Abstract
Background
Light information is the most important cue of circadian rhythm which synchronizes biological rhythm with external environment. Circadian misalignment of biological rhythm and external environment is associated with increased risk of depression, insomnia, obesity, diabetes, cardiovascular disease, and cancer.
Increased light transmission by cataract surgery may improve circadian misalignment and related health outcomes. Although some observational studies have shown improvement of depression and insomnia after cataract surgery, randomized controlled trials are lacking. We will conduct a parallel-group, assessor-blinded, simple randomized controlled study comparing a cataract surgery group at three months after surgery with a control group to determine whether cataract surgery improves depressive symptoms, sleep quality, body mass regulation, and glucose and lipid metabolism.
Methods/Design
We will recruit patients who are aged 60 years and over, scheduled to receive their first cataract surgery, and have grade 2 or higher nuclear opacification as defined by the lens opacities classification system III. Exclusion criteria will be patients with major depression, severe corneal opacity, severe glaucoma, vitreous haemorrhage, proliferative diabetic retinopathy, macular oedema, age-related macular degeneration, and patients needing immediate or combined cataract surgery.

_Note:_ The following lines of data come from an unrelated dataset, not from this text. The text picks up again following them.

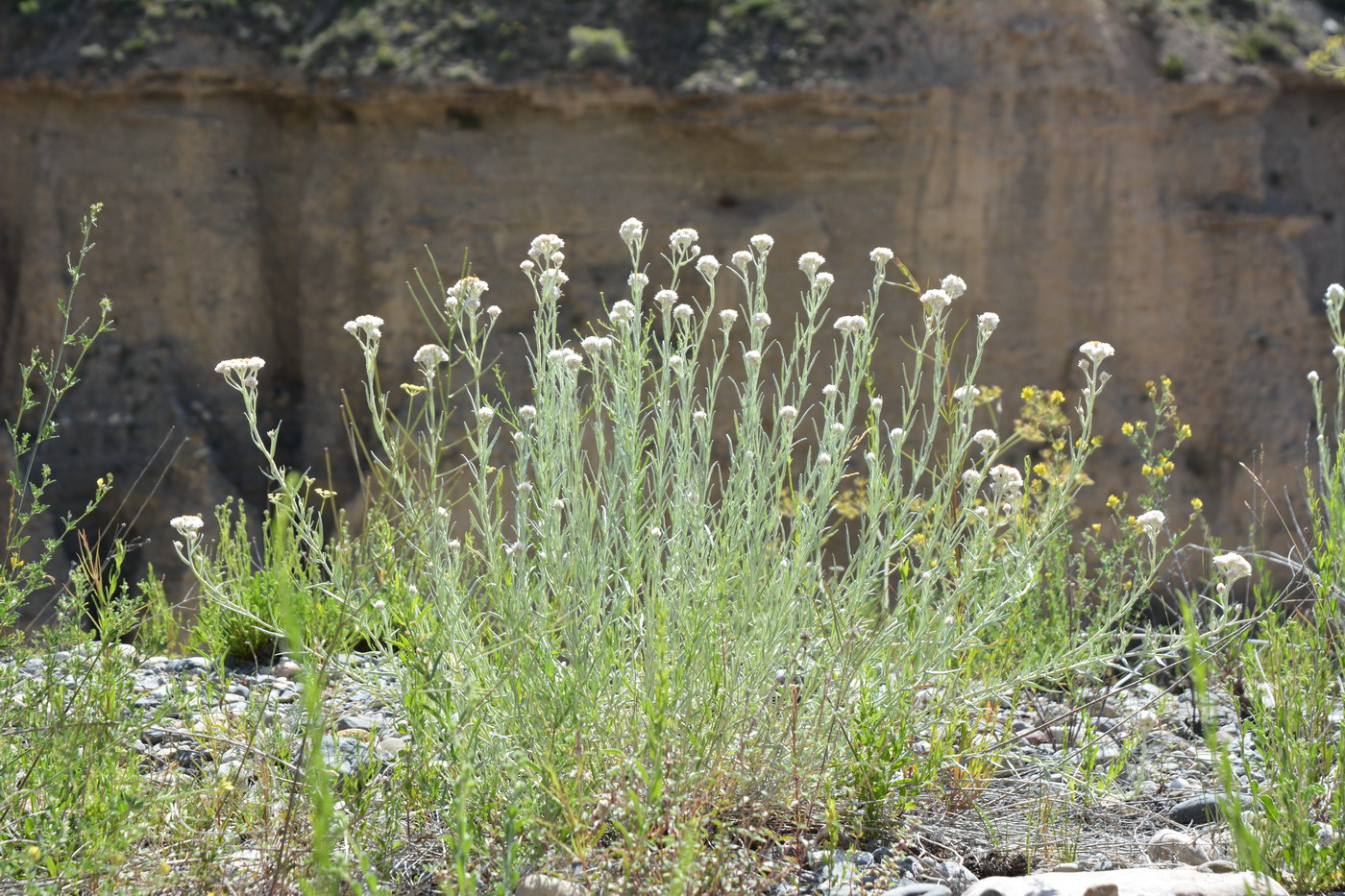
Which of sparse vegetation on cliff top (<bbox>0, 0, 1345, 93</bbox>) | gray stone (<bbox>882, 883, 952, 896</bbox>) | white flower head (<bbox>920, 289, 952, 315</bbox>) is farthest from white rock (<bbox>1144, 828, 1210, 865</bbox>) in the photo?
sparse vegetation on cliff top (<bbox>0, 0, 1345, 93</bbox>)

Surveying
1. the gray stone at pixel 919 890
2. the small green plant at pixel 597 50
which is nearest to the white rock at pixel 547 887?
the gray stone at pixel 919 890

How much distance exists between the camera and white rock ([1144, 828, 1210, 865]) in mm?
2783

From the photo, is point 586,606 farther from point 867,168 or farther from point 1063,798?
point 867,168

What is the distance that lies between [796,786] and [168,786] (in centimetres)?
139

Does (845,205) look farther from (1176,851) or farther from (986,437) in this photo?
(1176,851)

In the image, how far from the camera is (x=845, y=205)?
12047 millimetres

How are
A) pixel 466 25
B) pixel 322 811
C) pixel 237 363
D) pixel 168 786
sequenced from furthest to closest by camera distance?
pixel 466 25 < pixel 168 786 < pixel 237 363 < pixel 322 811

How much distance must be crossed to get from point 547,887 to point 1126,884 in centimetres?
111

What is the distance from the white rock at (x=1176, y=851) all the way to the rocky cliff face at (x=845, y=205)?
9.35 m

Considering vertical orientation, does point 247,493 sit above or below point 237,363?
below

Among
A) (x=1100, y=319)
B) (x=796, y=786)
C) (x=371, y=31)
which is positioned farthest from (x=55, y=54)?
(x=796, y=786)

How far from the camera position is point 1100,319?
474 inches

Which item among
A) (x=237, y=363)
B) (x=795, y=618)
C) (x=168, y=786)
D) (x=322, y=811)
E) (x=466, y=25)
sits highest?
(x=466, y=25)

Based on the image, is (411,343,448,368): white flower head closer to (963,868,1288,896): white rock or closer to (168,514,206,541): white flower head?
(168,514,206,541): white flower head
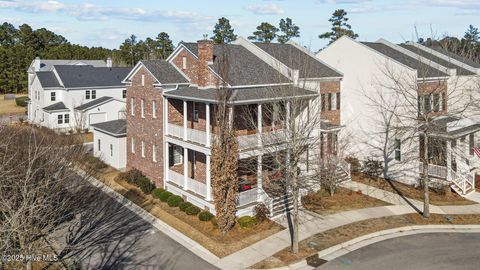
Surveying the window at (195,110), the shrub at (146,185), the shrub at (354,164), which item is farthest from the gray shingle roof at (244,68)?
the shrub at (354,164)

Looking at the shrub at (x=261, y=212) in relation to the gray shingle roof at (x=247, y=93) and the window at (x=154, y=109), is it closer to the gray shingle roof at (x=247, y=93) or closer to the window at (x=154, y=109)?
the gray shingle roof at (x=247, y=93)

After baseline participants will be randomized to two groups. Outcomes will be measured at three months after surgery among the intervention group, and three months after baseline among the control group. We will assess depressive symptoms as a primary outcome, using the short version geriatric depression scale (GDS-15). Secondary outcomes will be subjective and actigraph-measured sleep quality, sleepiness, glycated haemoglobin, fasting plasma glucose and triglyceride, low-density lipoprotein cholesterol, high-density lipoprotein cholesterol, body mass index, abdominal circumference, circadian rhythms of physical activity and wrist skin temperature, and urinary melatonin metabolite. Chronotype and visual function will be assessed using the ‘morningness-eveningness’ questionnaire, the Munich chronotype questionnaire, and the National Eye Institute Visual Function Questionnaire.
Discussion
Although there are potential limitations due to the difference in duration from baseline survey to outcome measurements between two groups, any seasonal effect on the outcome measurement will be balanced as a result of continuous inclusion of participants through the year, and outcomes will be adjusted for day length at outcome measurements at analysis.
Trial registration
UMIN000014559, UMIN Clinical Trials Registry, registered on 15 July 2014.

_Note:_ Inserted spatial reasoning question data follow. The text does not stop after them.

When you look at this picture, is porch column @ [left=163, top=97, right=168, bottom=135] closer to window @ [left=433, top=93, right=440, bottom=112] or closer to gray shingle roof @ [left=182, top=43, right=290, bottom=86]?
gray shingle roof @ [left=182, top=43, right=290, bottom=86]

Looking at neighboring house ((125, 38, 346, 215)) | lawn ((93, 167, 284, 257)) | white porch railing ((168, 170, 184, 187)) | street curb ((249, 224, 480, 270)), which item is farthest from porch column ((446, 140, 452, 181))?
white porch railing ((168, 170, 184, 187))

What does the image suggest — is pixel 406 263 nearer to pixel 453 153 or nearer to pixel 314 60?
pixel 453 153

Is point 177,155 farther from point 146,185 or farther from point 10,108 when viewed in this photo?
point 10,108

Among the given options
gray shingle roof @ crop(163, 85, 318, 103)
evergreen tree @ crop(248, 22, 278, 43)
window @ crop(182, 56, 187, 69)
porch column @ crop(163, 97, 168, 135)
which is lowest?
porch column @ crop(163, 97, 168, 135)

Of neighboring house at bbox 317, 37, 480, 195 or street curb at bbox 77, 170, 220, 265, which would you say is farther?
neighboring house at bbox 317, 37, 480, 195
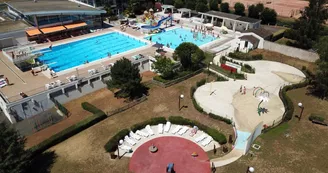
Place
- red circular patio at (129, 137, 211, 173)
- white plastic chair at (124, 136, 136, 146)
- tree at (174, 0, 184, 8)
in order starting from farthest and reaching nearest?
tree at (174, 0, 184, 8) < white plastic chair at (124, 136, 136, 146) < red circular patio at (129, 137, 211, 173)

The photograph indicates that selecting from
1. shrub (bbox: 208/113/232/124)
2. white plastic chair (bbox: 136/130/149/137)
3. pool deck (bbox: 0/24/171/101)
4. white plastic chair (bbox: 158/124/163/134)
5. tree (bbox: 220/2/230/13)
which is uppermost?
tree (bbox: 220/2/230/13)

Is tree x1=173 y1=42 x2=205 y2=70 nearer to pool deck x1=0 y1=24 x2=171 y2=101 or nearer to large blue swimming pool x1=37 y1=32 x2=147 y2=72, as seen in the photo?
pool deck x1=0 y1=24 x2=171 y2=101

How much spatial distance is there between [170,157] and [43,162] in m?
13.4

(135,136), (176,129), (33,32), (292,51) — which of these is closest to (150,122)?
(135,136)

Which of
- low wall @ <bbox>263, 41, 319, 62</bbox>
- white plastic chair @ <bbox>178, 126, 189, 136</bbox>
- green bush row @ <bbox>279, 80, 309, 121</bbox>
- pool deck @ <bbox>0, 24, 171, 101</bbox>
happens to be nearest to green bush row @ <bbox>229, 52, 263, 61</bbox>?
low wall @ <bbox>263, 41, 319, 62</bbox>

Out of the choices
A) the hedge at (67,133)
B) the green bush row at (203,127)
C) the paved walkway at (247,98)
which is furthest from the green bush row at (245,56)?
the hedge at (67,133)

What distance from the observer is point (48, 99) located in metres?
36.7

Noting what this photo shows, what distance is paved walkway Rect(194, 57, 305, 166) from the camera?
31.4 m

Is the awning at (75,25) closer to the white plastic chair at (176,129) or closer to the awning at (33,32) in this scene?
the awning at (33,32)

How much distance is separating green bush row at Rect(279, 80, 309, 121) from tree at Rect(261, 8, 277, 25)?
29.7 metres

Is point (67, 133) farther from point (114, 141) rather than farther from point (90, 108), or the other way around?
point (114, 141)

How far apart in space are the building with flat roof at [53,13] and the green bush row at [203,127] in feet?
127

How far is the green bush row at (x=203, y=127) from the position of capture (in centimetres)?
2883

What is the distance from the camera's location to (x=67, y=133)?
99.2ft
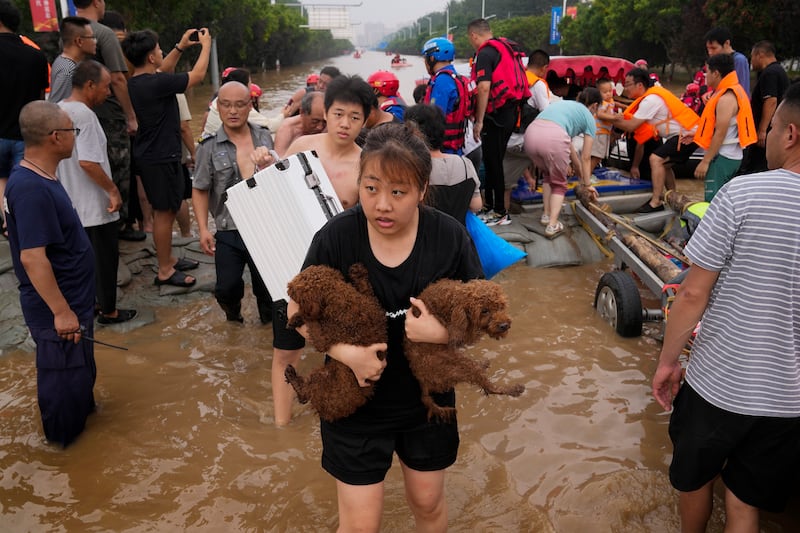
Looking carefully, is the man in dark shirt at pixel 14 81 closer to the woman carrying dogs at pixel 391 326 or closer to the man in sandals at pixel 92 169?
the man in sandals at pixel 92 169

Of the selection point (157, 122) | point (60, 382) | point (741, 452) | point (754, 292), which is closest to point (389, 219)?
point (754, 292)

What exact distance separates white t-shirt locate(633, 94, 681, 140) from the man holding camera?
5.37 metres

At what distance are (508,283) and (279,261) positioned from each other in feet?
11.0

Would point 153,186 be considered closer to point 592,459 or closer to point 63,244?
point 63,244

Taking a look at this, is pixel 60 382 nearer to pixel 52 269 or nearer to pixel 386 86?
pixel 52 269

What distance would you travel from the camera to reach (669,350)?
95.0 inches

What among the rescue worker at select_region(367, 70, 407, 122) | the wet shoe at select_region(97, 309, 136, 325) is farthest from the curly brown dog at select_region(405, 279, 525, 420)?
the rescue worker at select_region(367, 70, 407, 122)

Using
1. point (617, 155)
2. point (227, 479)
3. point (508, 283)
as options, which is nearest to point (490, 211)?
point (508, 283)

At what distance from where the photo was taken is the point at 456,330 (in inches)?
78.8

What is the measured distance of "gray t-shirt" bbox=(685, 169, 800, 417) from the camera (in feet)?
6.84

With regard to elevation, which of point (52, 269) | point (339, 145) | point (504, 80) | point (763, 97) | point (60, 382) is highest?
point (504, 80)

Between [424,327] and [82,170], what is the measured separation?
368cm

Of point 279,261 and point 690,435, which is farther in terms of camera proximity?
point 279,261

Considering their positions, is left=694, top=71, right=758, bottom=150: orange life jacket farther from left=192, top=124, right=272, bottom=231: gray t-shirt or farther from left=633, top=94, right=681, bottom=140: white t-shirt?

Keywords: Cataract surgery, Circadian rhythm, Depression, Sleep disturbance, Diabetes mellitus
Background
Light information is the dominant stimulus synchronising the master internal biological clock at the suprachiasmatic nuclei (SCN) with the external environment. The internal biological rhythm of humans is close to that of the earth’s rotation, according to a study of the rhythm of core body temperature independent of the external environment [1]. The misalignment of biological rhythm and external environment is associated with many health problems. Epidemiological studies among shift workers suggest that circadian misalignment is significantly associated with an increased risk of sleep disturbance [2], depression [3], obesity and metabolic syndrome [4, 5], diabetes [6, 7], ischaemic heart disease [8, 9], and stroke [10]. Light information modifies the timing of the internal biological rhythm according to the phase response curve to light [11]. Light exposure in the early morning (after core body temperature minimum) is responsible for the subsequent phase advance in melatonin secretion; in contrast, light in the evening (before core body temperature minimum) is responsible for the subsequent phase delay. Simultaneously, the amplitude of the internal biological rhythm is modified by light information [12].
In contrast to visual light information received by rod and cone cells of the retina and transmitted via the optic nerve, non-visual light information is mainly perceived by recently discovered intrinsically photosensitive retinal ganglion cells (ipRGCs), which contain melanopsin, and are transmitted to the SCN via the retinohypothalamic tract (RHT) [13]. The action spectrum for melatonin suppression among humans show a peak at a shorter wavelength (464 nm) than that for visual information (approximately 555 nm) [14].
Cataracts are a prevalent cause of visual impairment and a leading cause of blindness worldwide. The World Health Organisation reported that 33% of visual impairment (representing 95 million people) and 51% of blindness (representing 19.9 million people) are due to cataracts [15]. Among age-related cataract patients, the light transmission at the most sensitive spectrum for the photic entrainment of internal biological rhythms decreases from 82% at 10 years to 23% at 80 years [16]. Circadian misalignment because of the decreased input of light information caused by cataracts may explain the higher prevalence of depression among cataract patients [17], and the association of decreased light transmission by lens yellowing with sleep disturbance [18].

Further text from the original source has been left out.